Marin County’s annual autumnal gem has figured out how to make two filmmaking strands, seemingly poles apart, harmoniously coexist: the hard-hitting social-issue documentaries that seek to incite audiences, and the star-driven dramas that aspire to gold statuettes. The grit and the glamour, if you will. But perhaps they aren’t as different as we think, because nowadays the prestige narratives are rarely backed by profit-obsessed Hollywood studios and represent the handiwork of serious-minded actors and filmmakers with a conscience. Hence the opening night selection of A Private War, documentary filmmaker Matthew Heineman’s narrative debut starring Rosamund Pike as real-life war correspondent Marie Colvin.

Still from Satyajit Ray's 'Pather Panchali.'
Still from Satyajit Ray's 'Pather Panchali.' (Courtesy of SFFILM)

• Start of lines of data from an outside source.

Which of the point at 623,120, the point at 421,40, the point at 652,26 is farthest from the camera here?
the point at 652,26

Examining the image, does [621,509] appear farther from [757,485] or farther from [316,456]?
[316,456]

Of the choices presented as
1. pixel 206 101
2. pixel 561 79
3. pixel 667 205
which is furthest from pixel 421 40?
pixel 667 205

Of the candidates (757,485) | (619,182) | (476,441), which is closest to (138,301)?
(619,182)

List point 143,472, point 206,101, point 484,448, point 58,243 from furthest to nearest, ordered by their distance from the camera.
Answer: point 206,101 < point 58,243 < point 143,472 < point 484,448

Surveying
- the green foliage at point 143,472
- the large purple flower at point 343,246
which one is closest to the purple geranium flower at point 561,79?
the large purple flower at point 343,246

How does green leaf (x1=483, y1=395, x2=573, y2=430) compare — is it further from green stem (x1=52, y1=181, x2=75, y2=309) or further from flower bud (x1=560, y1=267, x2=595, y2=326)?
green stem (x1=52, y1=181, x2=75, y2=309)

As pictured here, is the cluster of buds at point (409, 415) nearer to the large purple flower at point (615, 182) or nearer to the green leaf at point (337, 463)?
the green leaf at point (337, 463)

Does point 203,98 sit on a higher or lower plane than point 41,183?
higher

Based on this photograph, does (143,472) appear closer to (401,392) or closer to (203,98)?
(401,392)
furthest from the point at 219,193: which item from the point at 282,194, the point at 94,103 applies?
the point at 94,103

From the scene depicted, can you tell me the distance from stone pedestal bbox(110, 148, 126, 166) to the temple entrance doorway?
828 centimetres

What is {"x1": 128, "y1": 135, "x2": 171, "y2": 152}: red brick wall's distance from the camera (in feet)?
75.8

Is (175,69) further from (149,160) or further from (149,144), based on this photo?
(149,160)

Satyajit Ray: Intimate Universes

San Francisco Museum of Modern Art
Oct. 4–21, 2018

Modern Cinema, the thrice-yearly, three-weekend film series programmed and presented by SFFILM and SFMOMA, does a mighty swell job of connecting cinema’s past and present. It’s difficult to think of a filmmaker more timeless and universal than this season’s focus, Satyajit Ray, who put Indian cinema on the map in 1955 with the gentle-yet-unsentimental neorealist masterpiece Pather Panchali and its sequels Aparajito and The World of Apu (all screening Oct. 4 and 5). The program encompasses Ray’s humanist brothers-in arms (peers Vittorio de Sica and Jean Renoir and successors Abbas Kiarostami and Krzysztof Kieślowski), as well as directors with a special affinity for India like Merchant-Ivory and Mira Nair. Highly recommended for anyone needing a dose of compassion, reason and humanity as an antidote to the campaign cacophony.

Sponsored

'Bohemian Rhapsody'

Opens Nov. 2, 2018 in Bay Area theaters
Then again, perhaps arena-scale bombast is exactly what we need as the election season reaches its climax. Bryan Singer’s biopic, conceived by Brits Anthony McCarten and Peter Morgan and written by McCarten, recounts Queen’s rise to stardom, lead singer Freddie Mercury’s pursuit of a solo career and the band’s legendary 1985 performance at the Live Aid fundraising concert for Ethiopia. Expect the whole megillah: kick-out-the-jams rock, hedonistic excess, shimmering costumes, diva outbursts, tender romance and shameless third-act tearjerking. Regardless of your sexual or musical orientation, plan on three hankies.